Проснувшись от телефонного звонка и даже некоторое время спустя, Кессель все еще думал, оставлять или не оставлять у себя эту книгу. Хотя он уже полгода не брал книг в библиотеке – с тех самых пор, как бросил работать над «Хубами».
«Книга», – прочитал Кессель в соннике, означает «важное открытие». Выражений «библиотечная книга» или «чужая книга» не было, зато было «одолжить книгу: сбудется на третий день». Кессель сосчитал: четверг, пятница, суббота. Важное открытие в субботу, по дороге на юг Франции?
Кессель почистил зубы, побрился, маневрируя между ванной и кухней, чтобы приготовить себе завтрак и заварить чай. «Халат надень», – попросила Рената, войдя к нему утром, чтобы поцеловать на прощанье: она была одета и уже собралась уходить. «Не ходи нагишом, прошу тебя. Ты не обиделся?» – «Нет», – буркнул Кессель в ответ.
После ее ухода Кессель еще немного поспал. Тогда-то ему и приснился этот сон, незадолго перед пробуждением, перед телефонным звонком, который и оборвал его. Звонила Рената. Была половина одиннадцатого.
– Ну, как дела? – спросила Рената. Голос у нее был чрезвычайно бодрый.
– М-м?
– Я спрашиваю, как у вас дела?
– А-а, – наконец понял Кессель, – Она еще спит. Я тоже еще сплю.
– Вот сони! Не забудь: Зайчик пьет кофе с молоком.
– Кто?
– Зайчик, то есть Керстин. Я купила банку «Несквик». Это такой коричневый порошок. На кухне на столе – записка. Нужно согреть молока, а потом всыпать туда…
– А что, ребенок сам не может?
– У нее же каникулы!
– Ах, да, конечно. Хотя она пока все равно спит.

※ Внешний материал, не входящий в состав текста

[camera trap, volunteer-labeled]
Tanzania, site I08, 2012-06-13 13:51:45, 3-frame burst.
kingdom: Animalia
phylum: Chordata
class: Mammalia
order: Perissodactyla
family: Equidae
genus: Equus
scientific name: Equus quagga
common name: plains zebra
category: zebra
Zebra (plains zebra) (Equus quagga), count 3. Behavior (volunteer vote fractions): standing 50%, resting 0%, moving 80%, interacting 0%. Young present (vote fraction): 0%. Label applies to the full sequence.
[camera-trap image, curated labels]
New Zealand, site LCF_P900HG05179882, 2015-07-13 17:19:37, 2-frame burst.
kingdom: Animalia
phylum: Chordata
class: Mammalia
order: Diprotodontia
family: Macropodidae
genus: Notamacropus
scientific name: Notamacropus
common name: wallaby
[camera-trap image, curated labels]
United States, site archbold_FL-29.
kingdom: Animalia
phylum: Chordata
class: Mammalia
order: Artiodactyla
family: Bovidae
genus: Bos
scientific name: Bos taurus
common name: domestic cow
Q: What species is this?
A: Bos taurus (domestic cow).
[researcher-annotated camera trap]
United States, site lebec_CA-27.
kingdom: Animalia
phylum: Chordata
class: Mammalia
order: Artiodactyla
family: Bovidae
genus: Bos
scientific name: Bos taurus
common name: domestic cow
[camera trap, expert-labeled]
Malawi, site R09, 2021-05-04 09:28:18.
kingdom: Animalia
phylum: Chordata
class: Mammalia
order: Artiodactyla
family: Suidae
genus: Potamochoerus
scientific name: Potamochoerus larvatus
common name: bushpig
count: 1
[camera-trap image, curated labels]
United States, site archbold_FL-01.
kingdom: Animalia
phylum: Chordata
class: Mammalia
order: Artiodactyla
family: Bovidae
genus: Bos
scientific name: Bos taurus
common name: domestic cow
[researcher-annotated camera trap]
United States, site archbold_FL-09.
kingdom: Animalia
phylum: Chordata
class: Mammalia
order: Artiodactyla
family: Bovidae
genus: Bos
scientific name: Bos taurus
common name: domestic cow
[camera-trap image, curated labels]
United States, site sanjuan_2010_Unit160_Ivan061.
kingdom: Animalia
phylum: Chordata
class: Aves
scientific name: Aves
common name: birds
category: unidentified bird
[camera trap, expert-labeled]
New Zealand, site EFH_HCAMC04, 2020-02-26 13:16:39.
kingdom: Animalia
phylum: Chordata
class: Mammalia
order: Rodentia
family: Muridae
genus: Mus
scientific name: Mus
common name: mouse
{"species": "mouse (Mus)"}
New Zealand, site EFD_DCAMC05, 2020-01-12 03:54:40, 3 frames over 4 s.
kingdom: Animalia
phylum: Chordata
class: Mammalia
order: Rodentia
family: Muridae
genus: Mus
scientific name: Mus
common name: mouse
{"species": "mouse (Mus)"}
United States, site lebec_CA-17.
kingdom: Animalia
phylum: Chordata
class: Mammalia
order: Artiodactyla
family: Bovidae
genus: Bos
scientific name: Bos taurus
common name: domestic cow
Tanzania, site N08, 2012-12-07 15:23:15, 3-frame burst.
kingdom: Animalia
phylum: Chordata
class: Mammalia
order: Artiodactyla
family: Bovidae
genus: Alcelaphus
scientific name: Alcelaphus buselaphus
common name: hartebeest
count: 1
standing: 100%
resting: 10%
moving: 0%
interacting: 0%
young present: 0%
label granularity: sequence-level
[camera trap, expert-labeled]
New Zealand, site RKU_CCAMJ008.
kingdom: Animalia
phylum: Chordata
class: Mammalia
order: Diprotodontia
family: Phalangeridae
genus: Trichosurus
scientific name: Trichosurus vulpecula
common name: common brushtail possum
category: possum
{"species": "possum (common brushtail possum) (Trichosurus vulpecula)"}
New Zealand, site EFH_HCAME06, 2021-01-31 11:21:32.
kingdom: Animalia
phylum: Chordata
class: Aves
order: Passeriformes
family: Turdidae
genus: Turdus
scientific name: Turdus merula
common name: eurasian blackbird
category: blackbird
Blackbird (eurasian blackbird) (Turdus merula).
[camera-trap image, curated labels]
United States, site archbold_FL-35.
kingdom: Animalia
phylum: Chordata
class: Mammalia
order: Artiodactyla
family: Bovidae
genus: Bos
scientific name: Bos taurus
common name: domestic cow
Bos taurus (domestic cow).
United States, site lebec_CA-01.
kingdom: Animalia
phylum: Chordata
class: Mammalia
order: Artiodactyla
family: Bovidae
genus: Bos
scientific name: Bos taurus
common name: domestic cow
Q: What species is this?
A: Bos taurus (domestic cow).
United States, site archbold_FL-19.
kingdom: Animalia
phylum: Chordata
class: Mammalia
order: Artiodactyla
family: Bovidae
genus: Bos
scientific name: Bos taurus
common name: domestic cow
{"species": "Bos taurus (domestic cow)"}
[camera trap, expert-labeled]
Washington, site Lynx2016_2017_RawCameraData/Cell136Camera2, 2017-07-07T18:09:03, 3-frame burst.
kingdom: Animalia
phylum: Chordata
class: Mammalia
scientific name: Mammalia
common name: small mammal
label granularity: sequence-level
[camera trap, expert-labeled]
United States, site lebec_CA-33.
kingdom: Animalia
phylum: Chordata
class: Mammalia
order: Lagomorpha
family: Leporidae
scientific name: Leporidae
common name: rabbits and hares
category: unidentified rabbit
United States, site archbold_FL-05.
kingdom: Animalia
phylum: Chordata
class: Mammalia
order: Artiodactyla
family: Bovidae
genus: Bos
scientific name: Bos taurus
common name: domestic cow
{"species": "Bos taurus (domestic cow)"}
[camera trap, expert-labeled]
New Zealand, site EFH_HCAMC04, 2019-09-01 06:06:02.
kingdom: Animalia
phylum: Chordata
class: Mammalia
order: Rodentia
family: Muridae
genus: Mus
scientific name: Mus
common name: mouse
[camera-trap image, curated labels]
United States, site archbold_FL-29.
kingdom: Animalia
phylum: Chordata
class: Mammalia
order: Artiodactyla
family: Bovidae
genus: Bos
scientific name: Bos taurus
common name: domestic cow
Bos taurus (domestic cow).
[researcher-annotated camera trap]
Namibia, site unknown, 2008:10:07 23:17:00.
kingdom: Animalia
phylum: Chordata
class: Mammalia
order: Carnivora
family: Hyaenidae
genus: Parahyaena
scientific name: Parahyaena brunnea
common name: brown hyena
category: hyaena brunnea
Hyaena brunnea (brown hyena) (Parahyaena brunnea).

– И надень халат, не ходи нагишом.
– Ладно, – согласился Кессель.
– У меня посетители, я кладу трубку. Все, пока, до вечера!
Чай был заварен. Альбин завтракал на кухне. «Зайчик», – хмыкнул Кессель. Кажется, спит без задних ног этот Зайчик. Это, наверное, очень утомительно – так долго держать все в себе. Ни телефон тебя не будит, ни беготня между ванной и кухней, ни свисток чайника. Тем не менее кто спит, тот молчит, подумал Кессель. Носик у заварочного чайника был отбит, поэтому чай всегда проливался на скатерть. Часть гонорара за «Хубов» Кессель хотел потратить на покупку серебряного чайничка. Во-первых, это была его давняя мечта: красивый серебряный английский заварочный чайник на ножках, а во-вторых, из такого чайника, если он толково сделан, никогда ничего не проливается. И носик у него не отбивается. Если он упадет, то в самом худшем случае на боку образуется вмятина, которую можно осторожно выправить молотком – маленьким таким, хорошеньким молоточком. Но «Хубы» так и не вышли. Кроме весьма скромного аванса, что одно уже должно было насторожить Кесселя, он не получил за «Хубов» ничего. В принципе, подумал Кессель, за эти жалкие восемьсот марок он и не мог написать больше, чем две первые главы.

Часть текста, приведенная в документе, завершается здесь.